Thus, when ‘Litzy Feabre’ first appears on the scene, several MI5 officers and men (and women) seem to be deceived by the charade. For a while Litzy remains a shadowy figure with an uncertain past. (The documents referring to her are all plastered with hand-written notes inserted much later that she is really ‘Philby’.)  And it is not until she has left the country, in the summer of 1946, that questions start to fly around, as MI5 starts to investigate the strange disappearance of Georg Honigmann. The adventure starts off harmlessly: in April Honigmann had been granted a military permit for a one-way journey to Germany, requested by the Control Commission, even though his past Communist activities were known.

[I should mention, incidentally, that the Aliens Department of the Home Office owns Personal Files on Georg and Barbara Honigmann, identified as HO 382/255, containing information ranging from 1936 to 1960. They reside at the National Archives at Kew but have been retained for one hundred years, and will thus not be viewable until 2061. That decision was made in 2017, apparently in deference to the appearance therein of ‘personal information where the applicant is a third party’. I have no idea why the release of such information might endanger national security or embarrass any surviving relatives, and a couple of months ago I thus submitted a Freedom of Information request. I received a mildly encouraging response, but have not heard anything further since then.]

But then the exchanges take on an eerie character. B. H. Smith, in F2ab of MI5, judges that MI6 needs to be informed of Honigmann’s appointment, and thus sends, on May 10, a memorandum to Kim Philby, informing him of the granting of the permit, and describing Honigmann’s communist past. He concludes his letter:

            Although his permit was granted at the request of the Control Commission he is not so far as we are aware working for them, but is believed to be employed in the Hamburg area. The Intelligence Bureau of the Control Commission have been given a brief note of our information.

=== Data under study ===

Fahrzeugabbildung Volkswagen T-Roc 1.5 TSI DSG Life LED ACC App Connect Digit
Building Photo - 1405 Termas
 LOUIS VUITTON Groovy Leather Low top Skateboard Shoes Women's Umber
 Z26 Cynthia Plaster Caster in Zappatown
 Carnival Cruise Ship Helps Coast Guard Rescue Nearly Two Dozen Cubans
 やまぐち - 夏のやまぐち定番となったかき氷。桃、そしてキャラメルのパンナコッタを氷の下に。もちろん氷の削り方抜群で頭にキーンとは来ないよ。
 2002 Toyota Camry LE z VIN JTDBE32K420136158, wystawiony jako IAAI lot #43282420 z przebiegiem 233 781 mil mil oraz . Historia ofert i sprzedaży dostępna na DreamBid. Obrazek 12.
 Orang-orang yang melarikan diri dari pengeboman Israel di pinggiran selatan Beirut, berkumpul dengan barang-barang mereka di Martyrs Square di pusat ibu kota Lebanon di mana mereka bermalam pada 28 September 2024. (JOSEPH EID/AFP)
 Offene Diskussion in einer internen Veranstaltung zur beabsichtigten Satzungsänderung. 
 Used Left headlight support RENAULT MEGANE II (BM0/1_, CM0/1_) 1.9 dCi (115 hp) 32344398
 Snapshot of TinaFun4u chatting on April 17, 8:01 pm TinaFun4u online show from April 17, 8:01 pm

=== Study questions ===
**a.** Return the lines of the listing exactly as they appear, from the first line of the listing through the line containing "Carnival Cruise Ship", with both of those lines included.
**b.** Resume the account of MI5's inquiries into Georg Honigmann's disappearance, picking up right after its final sentence.

=== Answer list ===
**a.**
Fahrzeugabbildung Volkswagen T-Roc 1.5 TSI DSG Life LED ACC App Connect Digit
Building Photo - 1405 Termas
 LOUIS VUITTON Groovy Leather Low top Skateboard Shoes Women's Umber
 Z26 Cynthia Plaster Caster in Zappatown
 Carnival Cruise Ship Helps Coast Guard Rescue Nearly Two Dozen Cubans

**b.**
If Philby reacted to this, his response has not been recorded. But it could not have been comfortable. Perhaps he knew of the plans for Georg and Litzi at this time: Litzi was still in the UK. In any event, matters quickly became murkier, and implicitly more dangerous. On May 28, the dogged KASPAR reports to B2B that a Captain Atkinson, with the R.A.M.C., has been in contact with Lizzy Feavre ‘whose friend, Dr. Georg Honigmann recently left for Berlin where he joined the Communists’. This message is passed on to Smith in F2ab.

How Laemmel knew about this exchange, and what Captain Atkinson was up to, will probably remain a mystery for a long time. Was Atkinson the go-between between Honigmann and Litzi, bearing a message that it was now safe for Litzi to join him? Yet the revelation that Honigmann had flown the coop to join the Communists should have been a great shock for MI5 and the Foreign Office. It seems, however, that this intelligence was not acted upon. The Tudor-Hart archive shows that Litzi had been known to have been very busy at the end of May and the beginning of June, and was confirmed as having joined Honigmann by June 11, yet no effort was made, despite Honigmann’s defection, at interviewing Litzi, and preventing her departure. It suggests either incompetence or collusion. Moreover, this factoid surely shows that Laemmel surely did not know Litzi’s true identity, an ignorance he was to claim when interrogated by Martin a few years later. Moreover, if he had been introduced to Litzi through Edith, Edith must have been indoctrinated into the charade. That would have been an essential part of the plan so that Edith would have no doubts about Litzi’s motivations and objectives.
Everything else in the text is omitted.